■ **本文**
· · · · ·
「老人の取扱説明書」2017/9/6 平松 類 90点 [♯99]

老人の困った行動に対して、周囲はどうすればいいのか、老人本人は何をすればいいのかがまとめられた一冊です。

 

どれも簡単で、すぐに実行に移せる方法です。
まずは、老人の困った行動の原因を「認知症」や「頑固な性格」だと思わないことが重要です。

 

実際の診療で10万人以上の高齢者と接してきた経験と、国内外の膨大な医学論文やデータから得た知識でまとめられていて、心理にもかなり細部に踏み込んでおり、たいへん説得力のある内容です。

こんなあなたにオススメです

 

・老いた親など、困った行動をする高齢者が身近にいる

・高齢者全般、高齢者に近い将来になる

・高齢者と接することが多い介護施設の職員や医療関係者

 

 

 

 

オススメ、共感を得たフレーズ

第1章 老人の困った行動3大ド定番

・都合の悪いことは聞こえないふりをする

 80代以上では7割以上が難聴、高い音で特に若い女性の声が聞こえにくくなる

 話すコツは三つ「低い声で、ゆっくり、正面から顔をみて」

 

 

・突然、「うるさい!」と怒鳴る。でも、本人たちは大声で話す

 耳鼻科で書類をそろえて、補聴器を安く買おう

 難聴が、認知症を加速させている

 

 

 

第2章 いじわる

・「私なんて、いても邪魔でしょ?」など、ネガティブな発言ばかりする。

 ネガティブな発言を封じるのは逆効果

 

伴侶に先立たれた高齢者は、自殺する可能性が高い

 

・せっかくつくってあげた料理に醤油やソースをドボドボとかける

 老化すると味覚が落ちてきて、塩分は“12倍”ないと若い頃と同じに感じない

 

 

 

第3章 周りが大迷惑

・信号が赤に変わったのに、ゆっくり渡っている。信号が元々赤なのに、堂々と渡ってくる

・指摘はできないが、口がそこそこ臭い

忘れたのではなく、最初から聞こえていないことも多い

 

 

 

第4章 見ていて怖い、心配…

・自分の家の中など、「えっ、そこで!?」と思うような場所でよく転ぶ

 高齢者の事故現場で最も多いのは家の中で77.1%

 

・お金がないという割に無駄遣いが激しい。

この本の評価

 

  ■内容     :5.0

  ■読みやすさ  :4.5

  ■実践しやすさ :4.5

  ■健康リテラシー:4.5

  ■総合     :4.5

 

 

 

 

老いた親の行動に、諦めなくて済む。

 

高齢者の困った行動の原因となるのは、ほとんどが認知症や頑固な性格よりも、老化による体の変化「老化の正体」だったのです。

 

本書では、この「老化の正体」と、その対処法として手軽にできる方法を、医学的にやさしく解説しています。これらを知ることで、周囲の人はイライラせずに冷静に対処できますし、高齢者本人は卑屈になることが減ります

 

 

まさに、周囲の人と高齢者でWin―Winの関係を構築し、少しでも快適な生活ができることを目指した一冊です。

 

 

 

 

今日も、最後までお読みいただきありがとうございました!

 

 

 

 

著者

平松 類(ひらまつ・るい)

医師/医学博士。愛知県田原市生まれ。昭和大学医学部卒業。
現在、昭和大学兼任講師、彩の国東大宮メディカルセンター眼科部長、三友堂病院非常勤医師・眼科専門医・緑内障手術機器トラベクトーム指導医として勤務している。

のべ10万人以上の老人と接してきており、老人が多い眼科医として勤務してきたことから、老人の症状や悩みに精通している。医療コミュニケーションの研究にも従事し、シニア世代の新しい生き方を提唱する新老人の会の会員でもある。
· · · · ·
■ **読んで活かす**
(a) 本文によると、高齢者の事故現場で最も多いのはどこか。また、その割合は何%か。
(b) 本文のうち、「現在、昭和大学兼任講師、彩の」を含む語句で始まり「る新老人の会の会員でもある。」で終わる部分を、一字も変えずに返すこと。
· · · · ·
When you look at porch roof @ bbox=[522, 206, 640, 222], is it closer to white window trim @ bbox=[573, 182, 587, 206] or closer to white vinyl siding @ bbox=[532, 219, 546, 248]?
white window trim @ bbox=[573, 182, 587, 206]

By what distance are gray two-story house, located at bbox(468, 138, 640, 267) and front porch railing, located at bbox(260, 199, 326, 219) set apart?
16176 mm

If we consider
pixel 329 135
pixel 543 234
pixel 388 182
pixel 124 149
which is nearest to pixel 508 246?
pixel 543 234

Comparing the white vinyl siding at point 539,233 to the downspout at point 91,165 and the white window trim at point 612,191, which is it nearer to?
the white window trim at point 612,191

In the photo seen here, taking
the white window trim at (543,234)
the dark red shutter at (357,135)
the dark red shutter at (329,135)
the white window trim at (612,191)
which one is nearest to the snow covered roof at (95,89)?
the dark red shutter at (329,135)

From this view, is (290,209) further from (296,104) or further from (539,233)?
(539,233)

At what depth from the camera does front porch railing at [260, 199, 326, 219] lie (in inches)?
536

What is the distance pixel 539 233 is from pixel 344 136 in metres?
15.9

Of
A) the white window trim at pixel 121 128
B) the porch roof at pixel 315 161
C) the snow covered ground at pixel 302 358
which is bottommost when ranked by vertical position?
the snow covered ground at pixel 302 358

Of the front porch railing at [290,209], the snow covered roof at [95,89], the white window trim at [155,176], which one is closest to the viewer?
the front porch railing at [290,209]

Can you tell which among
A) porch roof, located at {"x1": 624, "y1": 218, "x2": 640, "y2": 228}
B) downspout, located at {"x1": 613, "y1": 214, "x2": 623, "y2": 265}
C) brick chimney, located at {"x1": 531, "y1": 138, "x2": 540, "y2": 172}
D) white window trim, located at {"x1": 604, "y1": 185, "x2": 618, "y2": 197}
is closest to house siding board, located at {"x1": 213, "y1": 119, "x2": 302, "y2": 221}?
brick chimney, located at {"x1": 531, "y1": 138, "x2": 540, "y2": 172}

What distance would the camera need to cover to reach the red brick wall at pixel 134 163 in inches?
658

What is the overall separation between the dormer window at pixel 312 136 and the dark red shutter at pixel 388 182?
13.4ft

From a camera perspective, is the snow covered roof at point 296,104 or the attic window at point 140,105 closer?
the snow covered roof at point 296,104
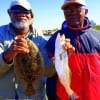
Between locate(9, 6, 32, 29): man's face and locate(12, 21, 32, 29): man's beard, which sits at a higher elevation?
locate(9, 6, 32, 29): man's face

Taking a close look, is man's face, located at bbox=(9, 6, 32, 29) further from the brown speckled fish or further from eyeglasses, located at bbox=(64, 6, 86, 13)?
eyeglasses, located at bbox=(64, 6, 86, 13)

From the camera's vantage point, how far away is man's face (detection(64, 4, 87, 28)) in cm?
720

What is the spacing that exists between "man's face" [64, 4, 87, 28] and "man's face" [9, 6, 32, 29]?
65 cm

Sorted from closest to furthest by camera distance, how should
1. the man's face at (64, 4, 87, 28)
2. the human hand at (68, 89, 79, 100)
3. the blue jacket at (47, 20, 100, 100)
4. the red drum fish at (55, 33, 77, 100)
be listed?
the red drum fish at (55, 33, 77, 100) → the human hand at (68, 89, 79, 100) → the blue jacket at (47, 20, 100, 100) → the man's face at (64, 4, 87, 28)

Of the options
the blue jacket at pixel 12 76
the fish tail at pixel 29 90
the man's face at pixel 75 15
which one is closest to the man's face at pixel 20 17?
the blue jacket at pixel 12 76

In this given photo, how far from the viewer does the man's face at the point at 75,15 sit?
7.20m

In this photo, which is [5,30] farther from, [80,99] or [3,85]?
[80,99]

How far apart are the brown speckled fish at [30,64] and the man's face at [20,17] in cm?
52

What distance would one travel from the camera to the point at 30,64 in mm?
6844

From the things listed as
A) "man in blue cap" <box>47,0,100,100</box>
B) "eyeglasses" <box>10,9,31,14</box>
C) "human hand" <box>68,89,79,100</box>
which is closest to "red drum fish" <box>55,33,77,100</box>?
"human hand" <box>68,89,79,100</box>

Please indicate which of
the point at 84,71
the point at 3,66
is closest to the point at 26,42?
the point at 3,66

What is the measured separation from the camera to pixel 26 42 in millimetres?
6672

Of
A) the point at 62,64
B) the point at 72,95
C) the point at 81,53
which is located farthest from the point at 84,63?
the point at 62,64

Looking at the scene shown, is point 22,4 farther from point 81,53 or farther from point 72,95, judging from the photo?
point 72,95
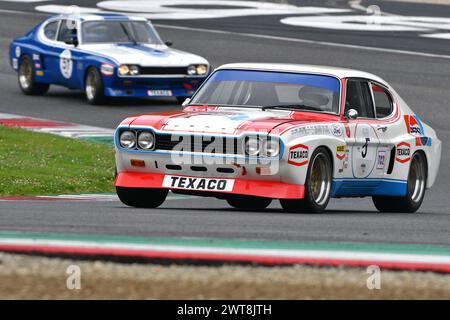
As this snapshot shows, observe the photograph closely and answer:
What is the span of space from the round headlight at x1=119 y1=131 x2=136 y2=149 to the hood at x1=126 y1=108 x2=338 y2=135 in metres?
0.09

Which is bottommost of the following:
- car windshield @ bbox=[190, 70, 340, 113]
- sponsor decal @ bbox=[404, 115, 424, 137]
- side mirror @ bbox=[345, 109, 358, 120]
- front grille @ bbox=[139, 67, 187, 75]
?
front grille @ bbox=[139, 67, 187, 75]

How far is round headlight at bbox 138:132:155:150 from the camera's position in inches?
426

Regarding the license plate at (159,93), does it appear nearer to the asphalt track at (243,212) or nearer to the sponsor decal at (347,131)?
the asphalt track at (243,212)

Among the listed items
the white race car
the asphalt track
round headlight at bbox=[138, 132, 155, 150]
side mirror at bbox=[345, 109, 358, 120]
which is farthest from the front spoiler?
side mirror at bbox=[345, 109, 358, 120]

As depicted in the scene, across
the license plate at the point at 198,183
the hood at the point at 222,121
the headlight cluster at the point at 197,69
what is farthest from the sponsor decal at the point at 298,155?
the headlight cluster at the point at 197,69

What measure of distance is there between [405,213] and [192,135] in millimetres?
2737

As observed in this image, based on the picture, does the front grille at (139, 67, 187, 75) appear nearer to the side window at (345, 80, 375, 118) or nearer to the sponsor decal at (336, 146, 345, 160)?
the side window at (345, 80, 375, 118)

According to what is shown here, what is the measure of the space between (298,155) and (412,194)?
2.49 metres

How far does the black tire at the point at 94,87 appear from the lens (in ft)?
75.2

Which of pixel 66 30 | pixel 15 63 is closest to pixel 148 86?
pixel 66 30
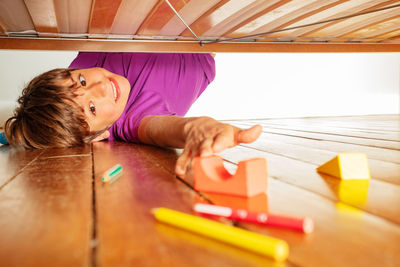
· · · · ·
■ **課題ごとの解答**
(a) 家の中で、77.1%である。

(b)
現在、昭和大学兼任講師、彩の国東大宮メディカルセンター眼科部長、三友堂病院非常勤医師・眼科専門医・緑内障手術機器トラベクトーム指導医として勤務している。

のべ10万人以上の老人と接してきており、老人が多い眼科医として勤務してきたことから、老人の症状や悩みに精通している。医療コミュニケーションの研究にも従事し、シニア世代の新しい生き方を提唱する新老人の会の会員でもある。